Task requirements:
Exact copies of the lines from the start of the records through the line with "A Turning Point" are what the answer must hold; pictures are not part of it.

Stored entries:
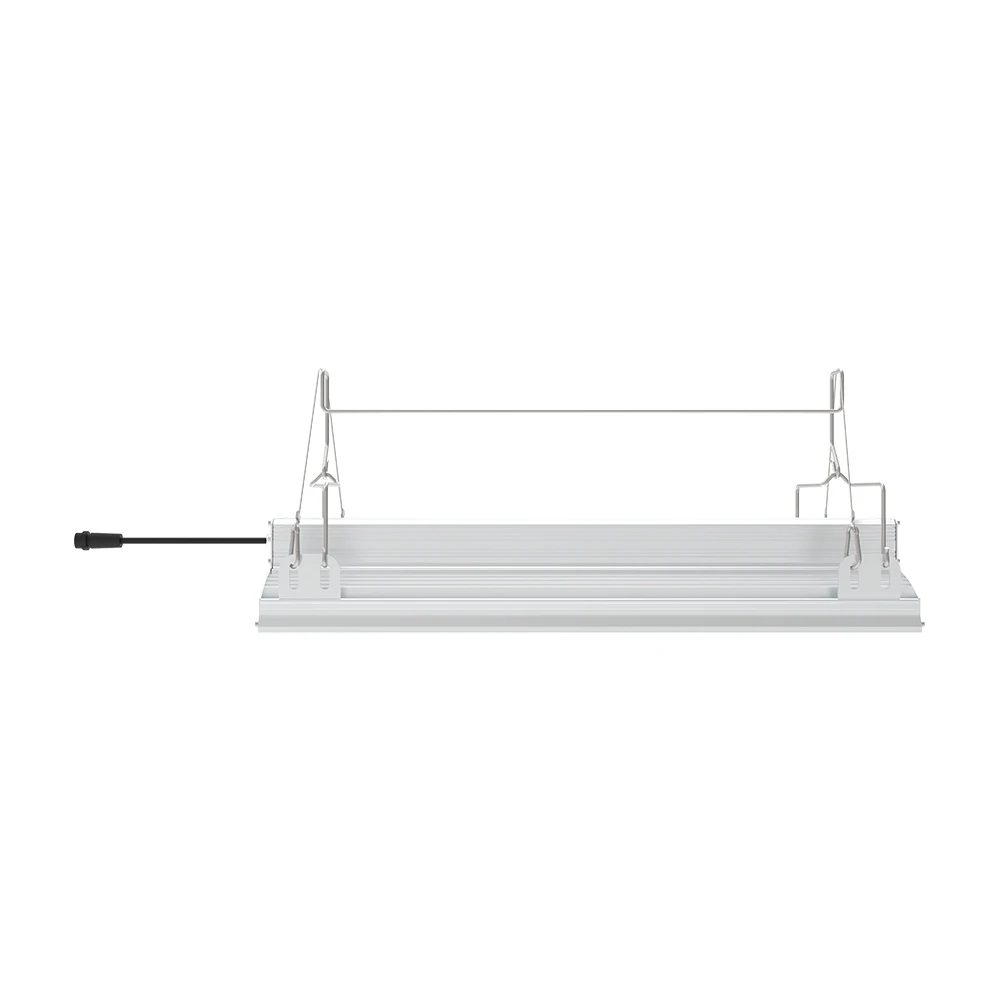 США в наличии gavit CT 1930e HPS 1000W 1:1 заменить с регулируемой яркостью LED-лампа для сельского хозяйства использования медицинских комнатное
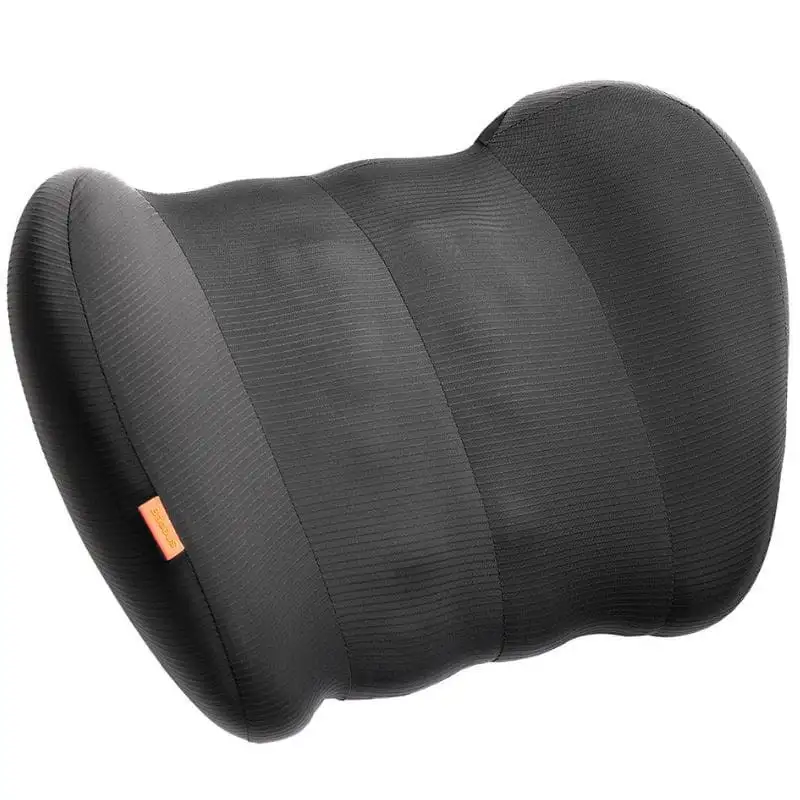 Baseus ComfortRide Series - Almofada Lombar - Image 2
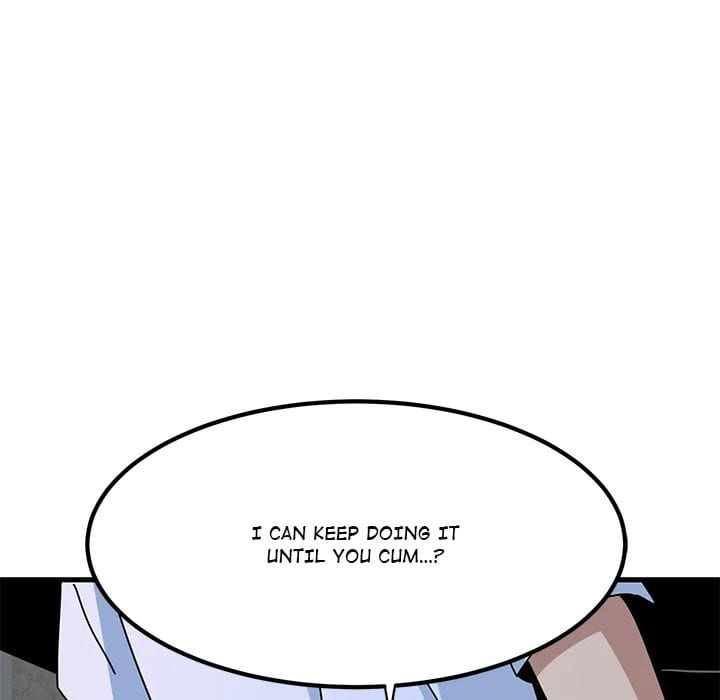 A Turning Point Uncensored, chapter 88, page 14 of 168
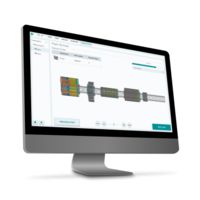 clipx ENGINEER assemble worker assistance software for guided assembly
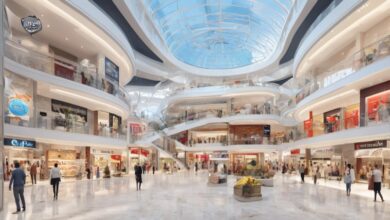 خرید از ترکیه واقعاً به صرفه است؟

Answer to the problem:
 США в наличии gavit CT 1930e HPS 1000W 1:1 заменить с регулируемой яркостью LED-лампа для сельского хозяйства использования медицинских комнатное
 Baseus ComfortRide Series - Almofada Lombar - Image 2
 A Turning Point Uncensored, chapter 88, page 14 of 168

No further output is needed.